A Conversation with Shuvinai Ashoona and William Huffman
Saturday, March 9, 3-4 PM.
Coffee and tea to be served.
2423 Granville Street.
In conjunction with the opening of Shuvinai Ashoona’s new exhibition at Marion Scott Gallery, we are pleased to present an afternoon conversation with Kinngait-based artist Shuvinai Ashoona and William Huffman, General Manager of the West Baffin Cooperative. Their discussion will focus on Inuit art’s growing international reputation, a phenomenon that is being driven in part by Ashoona’s own explosive emergence onto the global art world stage. Ashoona and Huffman will explore some of the reasons for Inuit art’s global appeal and what this surge of interest means for the artists of Kinngait and other northern communities more generally. Seats will be limited, to RSVP please email madeline@marionscottgallery.com
Shuvinai Ashoona is a third-generation Inuk artist based in Kinngait, Nunavut. The daughter of the well-known sculptor Kiuga Ashoona and granddaughter of the legendary graphic artist Pitseolak Ashoona, Shuvinai’s unconventional drawings in which the fantastical and the non-fantastical realms are combined in an uneasy equilibrium have revolutionized Inuit art and the way the public perceives it. In 2019, her work was the subject of a major exhibition organized and circulated nationally by Toronto’s The Power Plant Contemporary Art Gallery. Ashoona has won many awards including the prestigious Gershon Iskowitz Prize in 2018. A suite of her drawings was included in The Milk of Dreams, the feature exhibition of the 59th Venice Biennale, where she was awarded a Special Mention. Her works are in many prominent public and private collections in Canada, the US and the UK.

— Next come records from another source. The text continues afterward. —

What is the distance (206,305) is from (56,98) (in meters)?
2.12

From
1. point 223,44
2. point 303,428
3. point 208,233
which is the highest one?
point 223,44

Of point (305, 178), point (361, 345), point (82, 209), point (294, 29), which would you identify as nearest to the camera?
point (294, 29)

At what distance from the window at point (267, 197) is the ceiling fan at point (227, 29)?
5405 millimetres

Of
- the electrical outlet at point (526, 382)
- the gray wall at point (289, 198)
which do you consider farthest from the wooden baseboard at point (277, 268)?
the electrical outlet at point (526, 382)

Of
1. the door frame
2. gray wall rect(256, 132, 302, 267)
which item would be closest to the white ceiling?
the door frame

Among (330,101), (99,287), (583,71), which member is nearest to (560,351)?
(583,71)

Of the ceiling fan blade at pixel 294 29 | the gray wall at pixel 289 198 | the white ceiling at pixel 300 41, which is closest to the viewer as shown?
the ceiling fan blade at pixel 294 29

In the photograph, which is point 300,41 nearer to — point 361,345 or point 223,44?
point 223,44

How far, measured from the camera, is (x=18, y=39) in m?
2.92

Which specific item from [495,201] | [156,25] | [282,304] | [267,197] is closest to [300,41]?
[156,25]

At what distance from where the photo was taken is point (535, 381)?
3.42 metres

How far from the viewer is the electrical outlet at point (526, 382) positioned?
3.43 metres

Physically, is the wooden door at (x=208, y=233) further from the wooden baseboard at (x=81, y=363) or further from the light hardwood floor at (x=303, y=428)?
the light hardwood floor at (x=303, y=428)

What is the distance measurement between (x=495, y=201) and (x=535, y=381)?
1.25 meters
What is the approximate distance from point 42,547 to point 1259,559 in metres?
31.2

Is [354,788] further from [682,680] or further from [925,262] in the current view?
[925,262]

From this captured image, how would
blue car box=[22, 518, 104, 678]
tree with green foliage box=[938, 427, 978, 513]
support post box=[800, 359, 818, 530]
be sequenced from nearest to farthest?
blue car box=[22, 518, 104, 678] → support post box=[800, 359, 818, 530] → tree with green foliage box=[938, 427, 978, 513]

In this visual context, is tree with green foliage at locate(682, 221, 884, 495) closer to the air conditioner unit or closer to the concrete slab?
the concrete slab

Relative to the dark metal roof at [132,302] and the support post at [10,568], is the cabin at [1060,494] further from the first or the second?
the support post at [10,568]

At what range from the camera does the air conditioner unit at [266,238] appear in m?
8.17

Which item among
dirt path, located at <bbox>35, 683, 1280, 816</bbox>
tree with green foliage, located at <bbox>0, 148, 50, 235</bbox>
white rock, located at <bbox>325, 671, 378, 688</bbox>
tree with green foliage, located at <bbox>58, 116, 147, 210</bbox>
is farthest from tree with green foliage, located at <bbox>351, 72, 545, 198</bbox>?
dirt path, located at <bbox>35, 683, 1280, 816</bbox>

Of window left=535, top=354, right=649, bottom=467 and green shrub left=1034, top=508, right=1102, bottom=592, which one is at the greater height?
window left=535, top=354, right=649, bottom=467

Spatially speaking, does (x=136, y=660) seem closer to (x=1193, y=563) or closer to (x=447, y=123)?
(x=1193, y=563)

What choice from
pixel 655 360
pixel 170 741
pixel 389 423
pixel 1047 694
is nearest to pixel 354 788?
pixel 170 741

William Huffman leads the national and international programs of the West Baffin Eskimo Cooperative and its not-for-profit arm the Kinngait Arts Foundation. Over that last several years, he has played a critical role on the campaign team that generated $13,000,000 in public and private sector funding to build the Kenojuak Cultural Centre in Kinngait (Cape Dorset), Nunavut, which now houses the West Baffin Eskimo Cooperative offices and studio facility. As a representative of the West Baffin Eskimo Cooperative, he provides expert witness testimony to both the Senate and the House of Commons on social and cultural issues related to Inuit art and artists.